A solução ousada e onde nenhum outro produtor jamais esteve, foi lançar Michael e seus companheiros de nave estelar a quase mil anos no futuro, exatamente onde começa o terceiro ano da série. Isso, claro, foi uma resposta a hostilidade dos fãs mais radicais, uma vez que não se conhece um futuro tão distante dos elementos de Jornada nas Estrelas, é possível criar algo novo e interessante.
A história deixa Michael sozinha durante um ano, antes da chegada da Discovery que, rumou em direção a uma fenda espacial em direção a esse futuro para evitar um combate letal contra uma Inteligência Artificial do mal. Durante esse ano, Michael descobre que não existe mais a Federação, que foi desarticulada há pouco mais de cem anos por causa da Queima, um evento cataclísmico que destruiu todas as naves que usavam cristais dilítio como combustível.
Esse começo meio lento lembra algumas ideias que Roddenberry teve antes de falecer como Andrômeda, que mostrava um universo antes organizado por uma grande Comunidade (The Commonwealth) e que se perdeu no tempo e no espaço. Cabe agora ao comandante Dylan Hunt (Kevin Sorbo), capitão da ultima astronave da época, a Andromeda, que ficou congelada à beira de um buraco negro, tentar recuperar o que sobrou da Comunidade.

▶ Extrato de dados
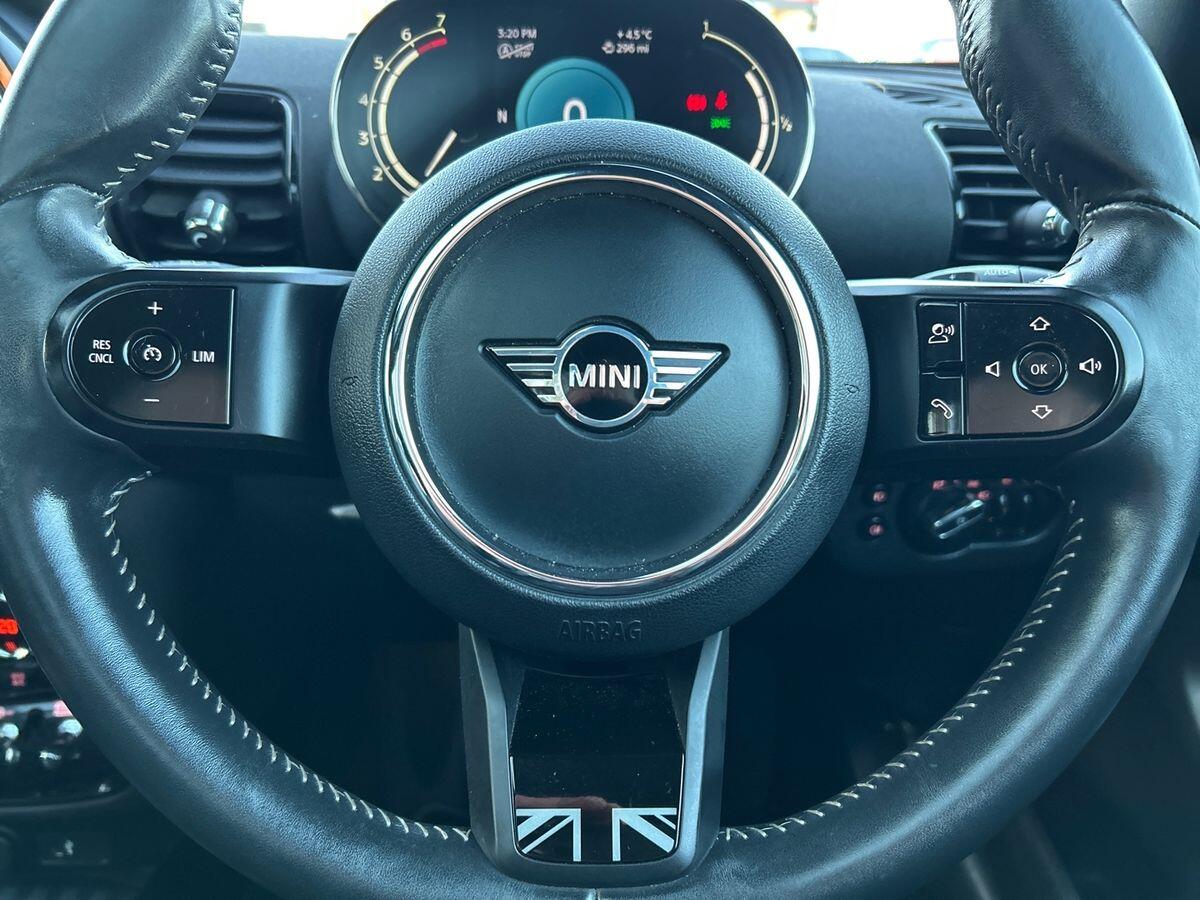 Used MINI Clubman 2021 for sale - 77390137: Photo 29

▶ Instruções de trabalho
- 1) No trecho sobre a série Discovery, por que a produção levou Michael e seus companheiros a quase mil anos no futuro? Explique em uma a três frases.
- 2) Dê sequência ao trecho sobre a série Discovery a partir da última frase apresentada.
Os dados não têm nenhum papel nesta atividade.

▶ Resultados esperados
- 1) Foi uma resposta à hostilidade dos fãs mais radicais. Como não se conhece um futuro tão distante dos elementos de Jornada nas Estrelas, é possível criar ali algo novo e interessante.

- 2)
Existem, claro, momentos em Discovery que valem à pena seguir em frente, mesmo com o demasiado drama exibido pelos personagens principais, perdidos no espaço. O encontro no planeta dos Trills, a prisão dos Orions, o reencontro com a nova Federação e a descoberta do mistério relacionado à Queima, são alguns dos pontos fortes da história. A crítica principal fica por conta dos sentimentos humanos de Michael, cada vez mais presentes. Afinal, ela foi criada pela disciplina vulcana de não ceder aos sentimentos, será que um ano sem seus companheiros da nave estelar a deixaram fraca?
Nada de respostas simples e triviais. Star Trek Discovery entrega o que propõe, mesmo com tanta hostilidade de parte dos trekker. É uma temporada com um conceito novo de aventura espacial, com personagens que reafirmam os ideais criados por Roddenberry há quase sessenta anos, e com direito a pequenas surpresas como a promoção de Micheal. O arco formado pelos três últimos episódios da série sedimenta Discovery como uma série de Jornada nas Estrelas. A quarta temporada já está em planejamento.